Based on the maximum likelihood analysis and the specific nucleotide mutations highlighted on the Nextstrain website (https://nextstrain.org/), we proposed a simple classification frame that was able to capture the major clades of global SARS-CoV-2. In detail, the lineage L was further classified into L1 (241C, 3037C, 14408C, 23403A) and L2 (241T, 3037T, 14408T, 23403G) (Supplementary Materials and Methods section). The lineage L2 was further classified into L2.1 (28881–28883AAC) and L2.2 (25563T), which has a special sub-lineage L2.2.1 (1059T). Analogously, type S was further divided into S1 (18060C, 17858 and 17747) and S2 (18060T, 17858G and 17747T). The numbering of nucleotide sites is referred to the NCBI reference sequence of SARS-CoV-2, NC_045512. Further, SARS-CoV-2 strains isolated from the USA by 20 May 2020 were classified into different lineages. The distributions of different virus lineage within each state of the USA were summarized.

Results

Changing patterns of international travel

Compared with the levels of air travel between 1 December 2019 and 22 January 2020, international outbound travel from China following the lockdown of the country rapidly declined to a median of 16% (IQR: 9–55%). However, international air travel from countries outside of China did not significantly change in February, and reductions for European and Middle Eastern countries began to appear in early March. During the week of 25–31 March 2020, international air travel across the world reduced to a median of 37% (IQR: 18–63%) of the levels seen before the pandemic (Supplementary Figures 1 and 2).

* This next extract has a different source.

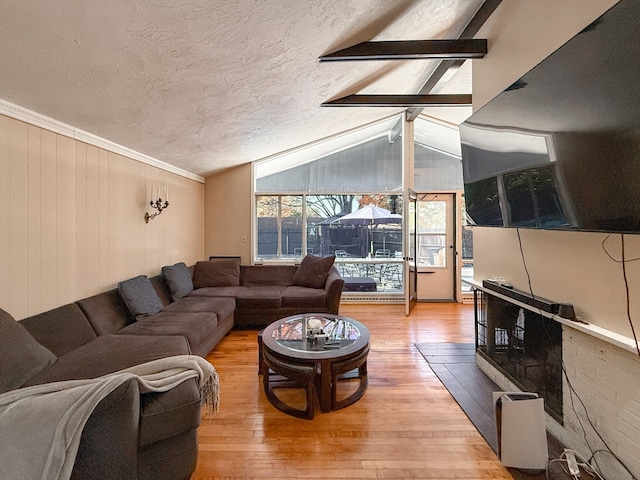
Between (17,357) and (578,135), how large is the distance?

Two distinct phases of intercontinental COVID-19 spread

Two transmission phases of international exportations of COVID-19 were identified by both the epidemiological model and Bayesian phylogeographic inference (Figure 1). During the first phase in mid-to-late January, 519 cases [95% credible interval (CI): 369–682] were estimated to have been exported from China to other countries, with most of them (84%) occurring before 1 February 2020. However, 3 weeks later, more intercontinental exportations of COVID-19 occurred in the second phase, from late February to mid-March (Figure 1A and Supplementary Figure 3). We estimated that there were 5563 cases (95% CI: 2714–8627) exported from Asian countries, except China, to other continents by 31 March. Europe was estimated to have the highest number of exported cases (17 087, 95% CI: 11 342–23 136) to other continents, with > 90% of exported cases occurring in March. North America and Oceania were estimated to have exported 3462 cases (95% CI: 2169–4817) and 1428 cases (95% CI: 662–2231) to other continents, respectively. The decline of this transmission phase corresponded with the international travel reductions implemented in mid-to-late March (Supplementary Figures 1 and 2). Additionally, our estimated epicurves were consistent with the patterns seen for reported curves as of 31 March 2020 (P < 0.001, R² = 0.96), and high correlations were also found between the reported data and the estimated incidence by country (P < 0.001, R² = 0.70) and estimated imported cases from China (P < 0.001, R² = 0.65), respectively (Supplementary Figures 4 and 5).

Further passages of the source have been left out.